I want to see a new middle market since 2007, and i believe in the 797.
The two sersions have a good capacity.

Air-journal blog

In reality the a321 have a capacity 184 seats in two classes, against 265-290 for the 787-8, with 8 or 9 seats abraist.

zo

Why would you need a midrange plane to do ChicagoNYC? What matters more on routes like that is the shuttle-like frequency, which on its own and with the planes used (737 etc…) provides the capacity needed already.

Donato

Somehow, the numbers do not make sense to me. Is the estimated cost of a 797 at $120-150 million realistic? It sounds too low and that would make this entire theory invalid.

Parker West

Mmmmmm that unserved medium size and range market seems a lot narrower that previously thought. I know the 787-8 is going to be more expensive to buy than the 797, but would the 787-8 cost about the same or less to operate than the 797? Given it’s not going to be a composite body, would the weight difference and maintainance advantages of the 787-8 equal things out? You have a 14 seat difference between the 787-8 and the proposed 797, that’s it. But the range— ANA operates 787-8s on a number of domestic routes and shorter international routes. You can… Read more »

Matt

The 797 will be a composite construction. It will have all the new technologies that the 787 and 777X have, and probably a few new ones that have been developed since those programs were introduced. Boeing believes that the routes that these will fly on won’t need the cargo capacity of the 787. The range will be way lower as well, so it will have way smaller engines. It seems like that’s probably true, because Delta has been “Shut up and take our money” on this concept, and other airlines probably are as well.

Donato

Openings in an aircraft body require substantial reinforcement which equals weight.
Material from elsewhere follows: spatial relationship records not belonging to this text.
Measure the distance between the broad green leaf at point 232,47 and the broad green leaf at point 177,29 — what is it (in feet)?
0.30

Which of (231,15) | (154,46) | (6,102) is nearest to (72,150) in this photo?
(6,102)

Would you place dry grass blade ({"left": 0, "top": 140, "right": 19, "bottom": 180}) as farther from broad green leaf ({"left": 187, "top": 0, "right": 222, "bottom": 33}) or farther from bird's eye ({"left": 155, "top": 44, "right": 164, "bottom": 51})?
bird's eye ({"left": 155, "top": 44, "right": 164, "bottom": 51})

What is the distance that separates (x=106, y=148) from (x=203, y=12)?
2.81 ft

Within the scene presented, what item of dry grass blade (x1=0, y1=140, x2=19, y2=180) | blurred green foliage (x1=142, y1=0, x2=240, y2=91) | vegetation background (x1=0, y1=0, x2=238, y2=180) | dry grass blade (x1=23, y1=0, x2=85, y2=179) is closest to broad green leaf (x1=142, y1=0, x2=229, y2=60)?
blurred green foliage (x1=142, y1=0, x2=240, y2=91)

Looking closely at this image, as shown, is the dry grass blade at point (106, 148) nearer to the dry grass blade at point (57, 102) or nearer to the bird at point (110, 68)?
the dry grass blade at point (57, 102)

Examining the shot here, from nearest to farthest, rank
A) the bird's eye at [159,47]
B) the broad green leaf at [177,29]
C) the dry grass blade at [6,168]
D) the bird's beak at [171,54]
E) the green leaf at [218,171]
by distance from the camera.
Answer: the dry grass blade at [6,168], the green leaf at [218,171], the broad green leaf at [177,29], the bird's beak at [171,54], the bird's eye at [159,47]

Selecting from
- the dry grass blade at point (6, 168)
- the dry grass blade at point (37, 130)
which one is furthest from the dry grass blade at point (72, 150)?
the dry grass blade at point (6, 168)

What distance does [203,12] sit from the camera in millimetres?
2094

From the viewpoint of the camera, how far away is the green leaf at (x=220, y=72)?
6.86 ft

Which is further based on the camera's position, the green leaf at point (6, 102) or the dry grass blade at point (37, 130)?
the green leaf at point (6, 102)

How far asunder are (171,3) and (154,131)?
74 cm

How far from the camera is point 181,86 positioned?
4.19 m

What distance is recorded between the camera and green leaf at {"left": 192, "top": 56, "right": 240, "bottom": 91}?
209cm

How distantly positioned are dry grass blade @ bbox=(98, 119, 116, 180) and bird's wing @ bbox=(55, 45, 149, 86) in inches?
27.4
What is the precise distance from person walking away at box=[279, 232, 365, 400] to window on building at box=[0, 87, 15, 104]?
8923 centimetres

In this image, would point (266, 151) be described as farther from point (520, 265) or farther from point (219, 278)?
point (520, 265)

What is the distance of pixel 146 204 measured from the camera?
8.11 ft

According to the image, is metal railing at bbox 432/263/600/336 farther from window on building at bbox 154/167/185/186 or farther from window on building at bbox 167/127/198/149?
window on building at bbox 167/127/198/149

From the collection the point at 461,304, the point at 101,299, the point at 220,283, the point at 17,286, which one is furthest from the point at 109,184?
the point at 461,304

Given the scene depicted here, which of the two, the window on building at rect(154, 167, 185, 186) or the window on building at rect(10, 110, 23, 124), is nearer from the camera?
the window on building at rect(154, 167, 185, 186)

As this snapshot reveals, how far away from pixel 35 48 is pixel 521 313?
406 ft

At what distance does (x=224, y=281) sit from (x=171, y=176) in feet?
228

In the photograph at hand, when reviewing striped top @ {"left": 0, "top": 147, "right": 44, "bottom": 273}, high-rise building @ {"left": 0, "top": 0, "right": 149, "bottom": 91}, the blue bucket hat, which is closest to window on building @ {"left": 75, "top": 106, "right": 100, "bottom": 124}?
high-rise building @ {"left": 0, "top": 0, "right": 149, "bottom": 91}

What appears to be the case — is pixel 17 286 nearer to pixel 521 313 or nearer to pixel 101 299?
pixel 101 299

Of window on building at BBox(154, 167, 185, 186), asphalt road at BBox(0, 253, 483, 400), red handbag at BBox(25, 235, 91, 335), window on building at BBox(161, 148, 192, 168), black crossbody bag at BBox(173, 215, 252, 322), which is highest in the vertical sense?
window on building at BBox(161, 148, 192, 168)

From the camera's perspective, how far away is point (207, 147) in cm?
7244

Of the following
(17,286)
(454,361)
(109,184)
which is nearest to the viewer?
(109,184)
Larger openings also disturb the seating patterns and density. A wider opening, while likely shortening turnaround speed will cause a weight ans seating penalty.

NickFe

Boston is not a small city. Daily flights to Frankfurth with Lufthansa using 350s and 340s in addition to daily flights to Munich.

Andrew

Boston is indeed a small city, its population is under 1 million. It’s ranked 24th in the US by population. The top 29 most populous cities in the world have a population of over 10 million each.

Kevin Le

I will never fly in an 787 with 9-seat across in economy. I rather stay home than sitting in a 17 inch seat going 10 hour plus.

Barendd

Boeing has already built this aircraft. It’s called the 757. Back then you has much more legislation so it was never used for transatlantic but these 30year old aircraft are now being used for exactly that.

The point of this aircraft would be to fly direct from small to small airports transatlantic and not really for the low cost market.

Noodles

What makes the Boeing 797 so special?? What are its special qualitys?